File: 2016-12-10-how-hypothesis-works.md

package info (click to toggle)
python-hypothesis 6.138.0-1
links: PTS, VCS
area: main
in suites: sid
size: 15,272 kB
sloc: python: 62,853; ruby: 1,107; sh: 253; makefile: 41; javascript: 6
file content (438 lines) | stat: -rw-r--r-- 15,593 bytes
---
tags: python, details, technical
date: 2016-12-10 11:00
title: How Hypothesis Works
author: drmaciver
---

Hypothesis has a very different underlying implementation to any other
property-based testing system.

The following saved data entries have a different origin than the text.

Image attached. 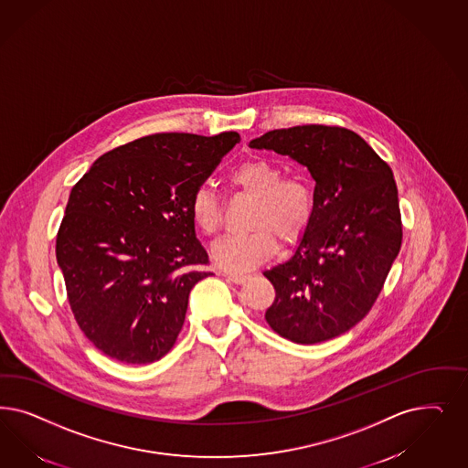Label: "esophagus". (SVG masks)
Masks as SVG:
<instances>
[{
  "label": "esophagus",
  "mask_w": 468,
  "mask_h": 468,
  "mask_svg": "<svg viewBox=\"0 0 468 468\" xmlns=\"http://www.w3.org/2000/svg\"><path fill=\"white\" fill-rule=\"evenodd\" d=\"M226 277L230 281V282H234V284H242L250 275H246V273H232V271H227Z\"/></svg>",
  "instance_id": "1"
}]
</instances>
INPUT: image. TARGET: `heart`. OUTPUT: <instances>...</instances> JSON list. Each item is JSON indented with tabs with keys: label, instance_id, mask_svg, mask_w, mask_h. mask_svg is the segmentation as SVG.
<instances>
[{
	"label": "heart",
	"instance_id": "1",
	"mask_svg": "<svg viewBox=\"0 0 468 468\" xmlns=\"http://www.w3.org/2000/svg\"><path fill=\"white\" fill-rule=\"evenodd\" d=\"M230 186L246 197H255L251 227L244 236H227L215 242L211 257L230 271H246L271 260L277 251V238L292 244L302 238L314 217V193L302 177H282V168L271 160H250L229 176ZM191 218L205 234H215L222 222L215 193L201 186L191 197Z\"/></svg>",
	"mask_w": 468,
	"mask_h": 468
}]
</instances>
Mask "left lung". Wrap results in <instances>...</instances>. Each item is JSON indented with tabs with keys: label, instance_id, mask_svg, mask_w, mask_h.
<instances>
[{
	"label": "left lung",
	"instance_id": "obj_1",
	"mask_svg": "<svg viewBox=\"0 0 468 468\" xmlns=\"http://www.w3.org/2000/svg\"><path fill=\"white\" fill-rule=\"evenodd\" d=\"M250 148L289 156L315 181L306 232L286 261L263 271L275 287L265 318L298 345L341 335L368 314L401 248L392 170L343 127L271 131Z\"/></svg>",
	"mask_w": 468,
	"mask_h": 468
}]
</instances>
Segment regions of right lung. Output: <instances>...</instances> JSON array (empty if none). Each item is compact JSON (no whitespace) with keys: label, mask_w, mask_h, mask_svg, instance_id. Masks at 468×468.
Returning a JSON list of instances; mask_svg holds the SVG:
<instances>
[{"label":"right lung","mask_w":468,"mask_h":468,"mask_svg":"<svg viewBox=\"0 0 468 468\" xmlns=\"http://www.w3.org/2000/svg\"><path fill=\"white\" fill-rule=\"evenodd\" d=\"M238 133L141 137L100 156L70 191L57 261L84 335L131 365L160 360L182 329L208 255L191 197Z\"/></svg>","instance_id":"1"}]
</instances>
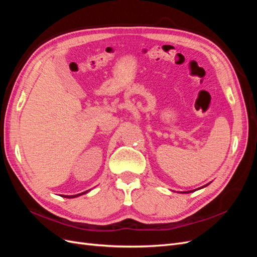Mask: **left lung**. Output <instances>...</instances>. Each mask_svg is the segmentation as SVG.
Listing matches in <instances>:
<instances>
[{
    "mask_svg": "<svg viewBox=\"0 0 257 257\" xmlns=\"http://www.w3.org/2000/svg\"><path fill=\"white\" fill-rule=\"evenodd\" d=\"M201 188H204V186H201ZM191 192H194V191H189V192H185V193H191Z\"/></svg>",
    "mask_w": 257,
    "mask_h": 257,
    "instance_id": "obj_1",
    "label": "left lung"
}]
</instances>
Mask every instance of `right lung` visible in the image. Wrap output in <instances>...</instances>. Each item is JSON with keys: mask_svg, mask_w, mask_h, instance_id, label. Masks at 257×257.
Masks as SVG:
<instances>
[{"mask_svg": "<svg viewBox=\"0 0 257 257\" xmlns=\"http://www.w3.org/2000/svg\"><path fill=\"white\" fill-rule=\"evenodd\" d=\"M85 193H88V191L79 193V194H76V195H63V197H66V198H74V197H77V196H80V195H82V194H85Z\"/></svg>", "mask_w": 257, "mask_h": 257, "instance_id": "add662e5", "label": "right lung"}]
</instances>
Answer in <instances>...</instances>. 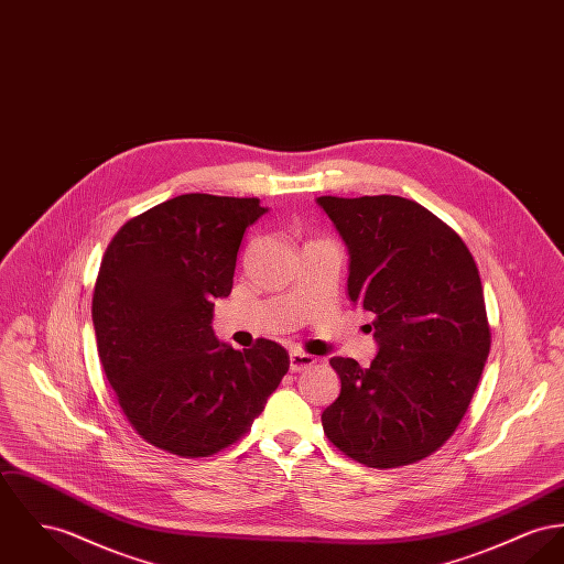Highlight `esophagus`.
<instances>
[{
    "label": "esophagus",
    "mask_w": 564,
    "mask_h": 564,
    "mask_svg": "<svg viewBox=\"0 0 564 564\" xmlns=\"http://www.w3.org/2000/svg\"><path fill=\"white\" fill-rule=\"evenodd\" d=\"M291 372H301V370H307L316 364V357L307 355V352H301V350H291Z\"/></svg>",
    "instance_id": "esophagus-1"
}]
</instances>
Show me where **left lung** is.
Segmentation results:
<instances>
[{"label": "left lung", "mask_w": 564, "mask_h": 564, "mask_svg": "<svg viewBox=\"0 0 564 564\" xmlns=\"http://www.w3.org/2000/svg\"><path fill=\"white\" fill-rule=\"evenodd\" d=\"M348 254V297L375 314L372 364L334 357L338 400L323 430L344 455L398 468L441 449L489 355L479 269L462 237L419 203L318 196Z\"/></svg>", "instance_id": "1"}]
</instances>
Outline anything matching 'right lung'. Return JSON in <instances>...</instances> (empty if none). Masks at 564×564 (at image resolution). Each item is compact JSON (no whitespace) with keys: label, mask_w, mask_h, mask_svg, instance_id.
Returning <instances> with one entry per match:
<instances>
[{"label":"right lung","mask_w":564,"mask_h":564,"mask_svg":"<svg viewBox=\"0 0 564 564\" xmlns=\"http://www.w3.org/2000/svg\"><path fill=\"white\" fill-rule=\"evenodd\" d=\"M259 198L182 194L117 230L98 271V355L134 432L180 457L237 443L289 372V352L257 339L220 344L214 300L228 297Z\"/></svg>","instance_id":"1"}]
</instances>
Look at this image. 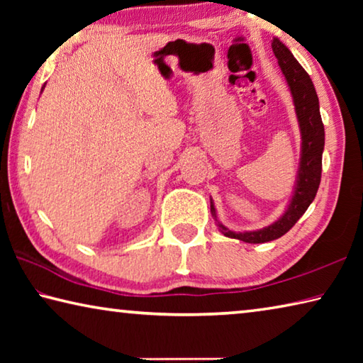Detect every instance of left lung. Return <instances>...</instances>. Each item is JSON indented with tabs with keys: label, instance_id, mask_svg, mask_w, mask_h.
<instances>
[{
	"label": "left lung",
	"instance_id": "1",
	"mask_svg": "<svg viewBox=\"0 0 363 363\" xmlns=\"http://www.w3.org/2000/svg\"><path fill=\"white\" fill-rule=\"evenodd\" d=\"M272 51L279 60V65L281 72H284L288 86H290L294 108H296L301 139H303V143H301V163L293 199L290 205H288L286 211L284 213V216L279 220L264 227V229L253 232H232L220 223H218L219 230L225 237L237 238V240L247 243H266L285 235L306 213L307 208L312 203V200L315 199L322 177L325 130L320 116V108H318V97L314 83H312V79L307 75V72L303 67H301L298 60L294 59L290 49L279 38L272 40ZM211 213L216 218V210H214L213 201Z\"/></svg>",
	"mask_w": 363,
	"mask_h": 363
}]
</instances>
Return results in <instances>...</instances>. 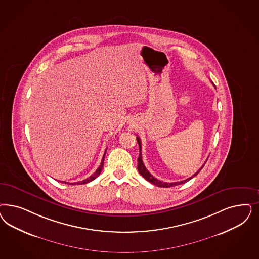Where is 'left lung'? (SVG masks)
<instances>
[{"instance_id": "8db88e82", "label": "left lung", "mask_w": 259, "mask_h": 259, "mask_svg": "<svg viewBox=\"0 0 259 259\" xmlns=\"http://www.w3.org/2000/svg\"><path fill=\"white\" fill-rule=\"evenodd\" d=\"M136 139H137V143H138V145H139V150H140V153H139V157H138V166H137V168H138V171H139V174L141 175V176L147 180V181H149L151 184H153V185H155V186H157V187H161V188H169V187H174V186H177V185H181V184L186 183V182H188L189 180H191L192 178H193L194 176H197L198 175V172L200 171L201 169L203 168L204 167V165L200 167V169L198 170V171H196L193 176H191V177H189V178H187V179H185L183 181H179V182H174V183H167V182H162V181H160L158 179H156L155 177H153V176L150 175V172H149V170L146 168L145 167V165H144V163H143L142 160V152H141V141H140V138L139 137H136Z\"/></svg>"}]
</instances>
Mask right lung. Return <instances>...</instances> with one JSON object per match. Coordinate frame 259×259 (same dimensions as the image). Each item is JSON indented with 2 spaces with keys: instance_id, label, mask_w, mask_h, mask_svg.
Segmentation results:
<instances>
[{
  "instance_id": "obj_1",
  "label": "right lung",
  "mask_w": 259,
  "mask_h": 259,
  "mask_svg": "<svg viewBox=\"0 0 259 259\" xmlns=\"http://www.w3.org/2000/svg\"><path fill=\"white\" fill-rule=\"evenodd\" d=\"M106 151L107 150H105V153H104V156H103V159H102V162H101L100 166L99 167L96 169V171L92 175V176H90L89 178H87V179H84L83 181H80V182H77V185H83V184L89 183V182H91L92 180H94L96 177H98L99 175L101 174V171H102V168H103V166H104V159H105V154H106ZM62 182V181H61ZM62 183L67 184V182H62ZM72 184V183H69ZM76 183H73L72 185H75Z\"/></svg>"
}]
</instances>
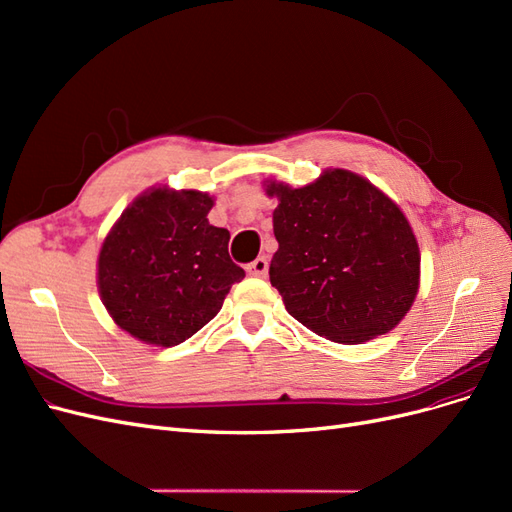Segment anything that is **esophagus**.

As far as I know, it's an entirely novel
design that I invented.

Central to this design is the following feature set which *every*
Hypothesis strategy supports automatically (the only way to break
this is by having the data generated depend somehow on external
global state):

1. All generated examples can be safely mutated
2. All generated examples can be saved to disk (this is important because
   Hypothesis remembers and replays previous failures).
3. All generated examples can be shrunk
4. All invariants that hold in generation must hold during shrinking (
   though the probability distribution can of course change, so things
   which are only supported with high probability may not be).

(Essentially no other property based systems manage one of these claims,
let alone all)

The initial mechanisms for supporting this were fairly complicated, but
after passing through a number of iterations I hit on a very powerful
underlying design that unifies all of these features.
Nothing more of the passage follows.